The talismanic pendant is from central Sulawesi (formerly, the Celebes) in Eastern Indonesia. It is part of a highly unusual group of ornaments cast by the lost wax method in Sulawesi that were used as ceremonial regalia and as wedding gifts from the groom’s family to the bride’s. The hollowed centre is believed to represent the female genitalia and the horn-like elements on the top are to represent buffalo horns, and those on the sides, the pincers of crabs (Taylor & Aragon, 1991, p. 194). The shape is a legacy of much earlier Austronesian heritage – similarly shaped ornaments are found among the Austronesian-speaking peoples of Luzon in the southern Philippines to the peoples of north Sumatra to the Tanimbar Archipelago in Indonesia (Benitez-Johannot, 2007. p. 230).

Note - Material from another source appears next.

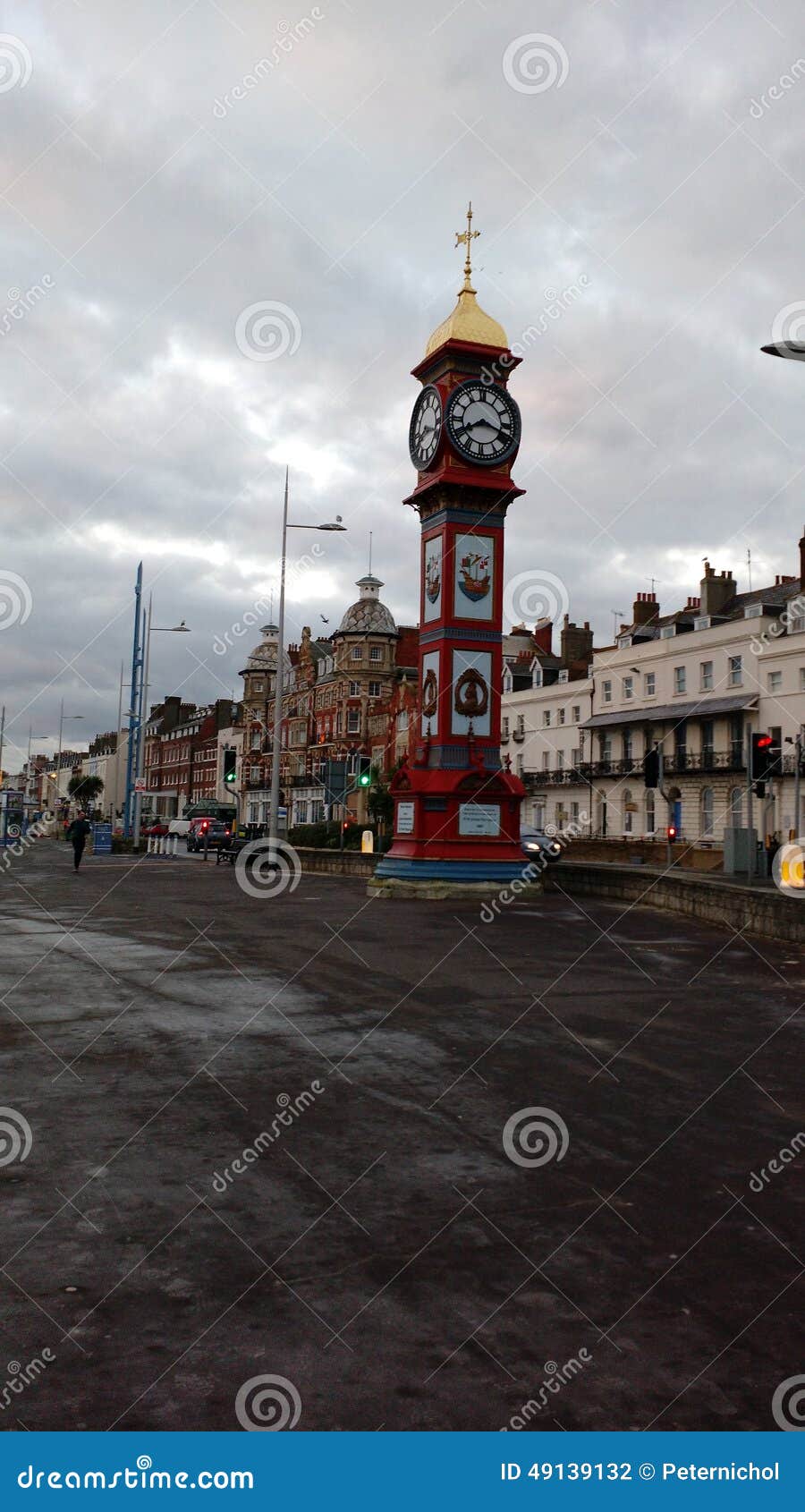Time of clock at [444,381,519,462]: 8:18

The taijanja here could have been worn as a pendant but also attached to a headdress. Sometimes such examples were worn by transvestite shamans during public ceremonies, but also by adolescent girls during puberty rights. They became heirloom items and later tended to be kept almost as sacred objects rather than being worn.
For a very similar example in the Smithsonian, see Taylor & Aragon (1991, p. 192).
The item is stable and with two eyelets at the top for suspension allowing it to be readily worn as a pendant.
Benitez-Johannot, P. (ed.), Paths of Origins: The Austronesian Heritage in the Collections of the National Museum of the Philippines, the Museum Nasional Indonesia and the Netherlands Rijksmuseum voor Volkenkunde, ArtPostAsia, 2007.
Taylor, P.M. & L.V. Aragon, Beyond the Java Sea: Art of Indonesia’s Outer Islands, National Museum of Natural History/Harry N. Abrams, Inc,1991.